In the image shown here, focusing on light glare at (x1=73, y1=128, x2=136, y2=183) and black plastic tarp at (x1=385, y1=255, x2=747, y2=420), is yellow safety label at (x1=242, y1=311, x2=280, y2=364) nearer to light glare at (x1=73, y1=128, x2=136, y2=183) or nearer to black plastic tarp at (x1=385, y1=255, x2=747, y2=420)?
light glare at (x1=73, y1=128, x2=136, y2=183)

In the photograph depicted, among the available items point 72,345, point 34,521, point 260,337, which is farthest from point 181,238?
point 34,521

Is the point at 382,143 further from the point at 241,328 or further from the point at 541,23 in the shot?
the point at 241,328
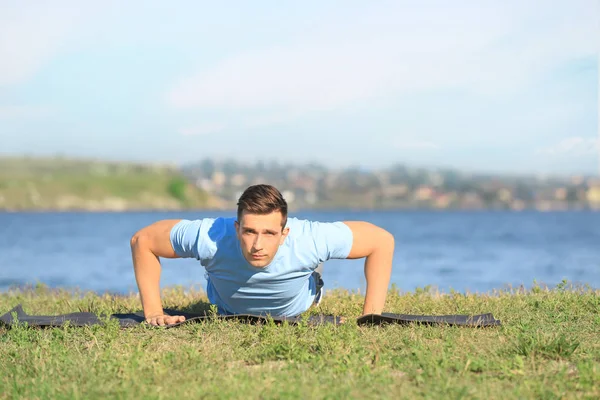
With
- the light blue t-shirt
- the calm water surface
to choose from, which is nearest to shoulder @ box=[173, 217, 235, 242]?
the light blue t-shirt

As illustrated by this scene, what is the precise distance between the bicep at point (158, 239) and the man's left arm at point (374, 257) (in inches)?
68.9

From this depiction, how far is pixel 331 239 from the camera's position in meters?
6.93

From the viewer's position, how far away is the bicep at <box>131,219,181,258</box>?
7012 millimetres

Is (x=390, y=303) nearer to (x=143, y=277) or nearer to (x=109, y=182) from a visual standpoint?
(x=143, y=277)

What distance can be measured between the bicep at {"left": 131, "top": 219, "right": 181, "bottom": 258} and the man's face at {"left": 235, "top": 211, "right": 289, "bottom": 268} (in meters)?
0.79

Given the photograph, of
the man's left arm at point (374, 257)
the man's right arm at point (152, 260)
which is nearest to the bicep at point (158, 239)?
the man's right arm at point (152, 260)

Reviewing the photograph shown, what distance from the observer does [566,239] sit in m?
59.2

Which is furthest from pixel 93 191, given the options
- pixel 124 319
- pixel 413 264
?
pixel 124 319

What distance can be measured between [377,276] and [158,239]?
221cm

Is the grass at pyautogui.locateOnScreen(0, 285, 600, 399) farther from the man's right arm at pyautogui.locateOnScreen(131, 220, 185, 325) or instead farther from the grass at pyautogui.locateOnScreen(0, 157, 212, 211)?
→ the grass at pyautogui.locateOnScreen(0, 157, 212, 211)

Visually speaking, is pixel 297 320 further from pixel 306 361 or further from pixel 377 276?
pixel 306 361

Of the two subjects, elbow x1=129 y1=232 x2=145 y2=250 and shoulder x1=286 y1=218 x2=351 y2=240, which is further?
elbow x1=129 y1=232 x2=145 y2=250

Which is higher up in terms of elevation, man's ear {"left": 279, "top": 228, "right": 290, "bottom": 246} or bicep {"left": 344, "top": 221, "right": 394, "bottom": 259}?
man's ear {"left": 279, "top": 228, "right": 290, "bottom": 246}

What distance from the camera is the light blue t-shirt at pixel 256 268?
6.79 meters
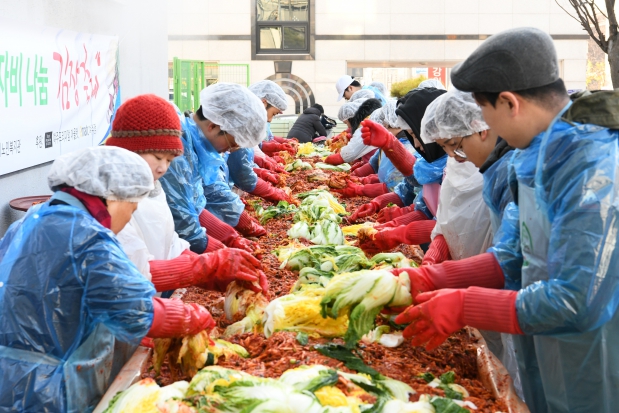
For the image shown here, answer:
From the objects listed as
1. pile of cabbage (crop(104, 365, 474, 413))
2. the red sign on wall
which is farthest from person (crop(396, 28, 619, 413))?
the red sign on wall

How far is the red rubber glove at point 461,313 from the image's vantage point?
2531 mm

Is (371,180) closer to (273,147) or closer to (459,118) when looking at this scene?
(273,147)

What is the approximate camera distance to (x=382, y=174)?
25.7 feet

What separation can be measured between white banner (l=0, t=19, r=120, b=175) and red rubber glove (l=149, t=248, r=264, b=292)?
8.26 feet

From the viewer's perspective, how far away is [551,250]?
2.41 metres

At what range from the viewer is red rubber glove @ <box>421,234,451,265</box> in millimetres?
4262

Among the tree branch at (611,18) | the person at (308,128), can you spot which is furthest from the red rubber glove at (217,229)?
the person at (308,128)

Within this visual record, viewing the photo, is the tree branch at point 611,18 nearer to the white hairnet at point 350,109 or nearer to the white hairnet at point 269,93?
the white hairnet at point 269,93

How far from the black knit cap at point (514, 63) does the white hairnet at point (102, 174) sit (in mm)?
1361

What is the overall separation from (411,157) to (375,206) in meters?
0.71

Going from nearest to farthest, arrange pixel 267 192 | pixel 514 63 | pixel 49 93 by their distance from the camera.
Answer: pixel 514 63 → pixel 49 93 → pixel 267 192

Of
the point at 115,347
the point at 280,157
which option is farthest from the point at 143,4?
the point at 115,347

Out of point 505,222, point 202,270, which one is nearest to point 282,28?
point 202,270

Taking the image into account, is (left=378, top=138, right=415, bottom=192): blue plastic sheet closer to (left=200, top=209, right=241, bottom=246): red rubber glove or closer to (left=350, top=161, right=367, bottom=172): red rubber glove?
(left=350, top=161, right=367, bottom=172): red rubber glove
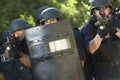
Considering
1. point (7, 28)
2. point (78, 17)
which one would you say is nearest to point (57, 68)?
point (7, 28)

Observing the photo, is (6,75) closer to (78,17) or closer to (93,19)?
------------------------------------
Copy all the rows above word for word, leaving out the pictures.

> **RESPONSE TO THE TASK**
In the image shown here, focusing on light glare at (x1=73, y1=128, x2=136, y2=183) and black plastic tarp at (x1=385, y1=255, x2=747, y2=420), is yellow safety label at (x1=242, y1=311, x2=280, y2=364) nearer to light glare at (x1=73, y1=128, x2=136, y2=183) or nearer to black plastic tarp at (x1=385, y1=255, x2=747, y2=420)?
light glare at (x1=73, y1=128, x2=136, y2=183)

In the photograph depicted, among the available items point 72,345, point 34,521, point 260,337, which is farthest from point 181,238?
point 34,521

Is the point at 382,143 further from the point at 241,328 or further from the point at 541,23 in the shot?
the point at 241,328
With
- the light blue t-shirt
- the calm water surface
to choose from, which is nearest to shoulder @ box=[173, 217, 235, 242]?
the light blue t-shirt

As illustrated by this scene, what is the precise distance between the bicep at point (158, 239) and the man's left arm at point (374, 257) (in inches)?
68.9

From this depiction, how far is pixel 331 239 from the camera's position in meters?
6.93

From the viewer's position, how far away is the bicep at <box>131,219,181,258</box>?
7012 millimetres

Is (x=390, y=303) nearer to (x=143, y=277) or nearer to (x=109, y=182) from a visual standpoint?
(x=143, y=277)

What distance can be measured between the bicep at {"left": 131, "top": 219, "right": 181, "bottom": 258} and the man's face at {"left": 235, "top": 211, "right": 289, "bottom": 268} (in meters)?
0.79

Given the photograph, of
the man's left arm at point (374, 257)
the man's right arm at point (152, 260)
which is nearest to the bicep at point (158, 239)?
the man's right arm at point (152, 260)

Reviewing the photograph shown, what distance from the observer does [566,239] sit in m?
59.2

Which is furthest from pixel 93 191, given the options
- pixel 124 319
- pixel 413 264
?
pixel 124 319

What distance can be measured between [377,276] and [158,239]?
221cm

Is the grass at pyautogui.locateOnScreen(0, 285, 600, 399) farther from the man's right arm at pyautogui.locateOnScreen(131, 220, 185, 325) or instead farther from the grass at pyautogui.locateOnScreen(0, 157, 212, 211)?
→ the grass at pyautogui.locateOnScreen(0, 157, 212, 211)

Visually speaking, is pixel 297 320 further from pixel 306 361 or further from pixel 377 276?
pixel 306 361

Of the two subjects, elbow x1=129 y1=232 x2=145 y2=250 and shoulder x1=286 y1=218 x2=351 y2=240, which is further?
elbow x1=129 y1=232 x2=145 y2=250

Which is higher up in terms of elevation, man's ear {"left": 279, "top": 228, "right": 290, "bottom": 246} or bicep {"left": 344, "top": 221, "right": 394, "bottom": 259}?
man's ear {"left": 279, "top": 228, "right": 290, "bottom": 246}

What distance from the camera is the light blue t-shirt at pixel 256 268?
6.79 meters
For the image shown here, answer:
From the objects listed as
1. pile of cabbage (crop(104, 365, 474, 413))
2. the red sign on wall
which is farthest from person (crop(396, 28, 619, 413))?
the red sign on wall

How far is the red rubber glove at point 461,313 from the image's vantage point?
2531 mm

Is (371,180) closer to (273,147) or closer to (459,118) when looking at this scene?
(273,147)

What is the approximate camera distance to (x=382, y=174)?
25.7 feet

What separation can be measured between white banner (l=0, t=19, r=120, b=175) and red rubber glove (l=149, t=248, r=264, b=292)?
8.26 feet

From the viewer's perspective, how far away is [551,250]?
2.41 metres

At what range from the viewer is red rubber glove @ <box>421,234,451,265</box> in millimetres?
4262

Among the tree branch at (611,18) | the person at (308,128), can you spot which is furthest from the red rubber glove at (217,229)?
the person at (308,128)

Within this visual record, viewing the photo, is the tree branch at point 611,18 nearer to the white hairnet at point 350,109 or nearer to the white hairnet at point 269,93?
the white hairnet at point 269,93

How far from the black knit cap at point (514, 63) does the white hairnet at point (102, 174) sit (in mm)?
1361

What is the overall separation from (411,157) to (375,206) in meters?
0.71

Going from nearest to farthest, arrange pixel 267 192 | pixel 514 63 | pixel 49 93 by their distance from the camera.
Answer: pixel 514 63 → pixel 49 93 → pixel 267 192

Of
the point at 115,347
the point at 280,157
which option is farthest from the point at 143,4?
the point at 115,347

Out of point 505,222, point 202,270, which one is nearest to point 282,28?
point 202,270

Taking the image into account, is (left=378, top=138, right=415, bottom=192): blue plastic sheet closer to (left=200, top=209, right=241, bottom=246): red rubber glove or closer to (left=350, top=161, right=367, bottom=172): red rubber glove?
(left=350, top=161, right=367, bottom=172): red rubber glove
Considering
1. point (7, 28)
2. point (78, 17)
which one would you say is nearest to point (57, 68)?
point (7, 28)

Observing the photo, is (6,75) closer to (78,17) or closer to (93,19)?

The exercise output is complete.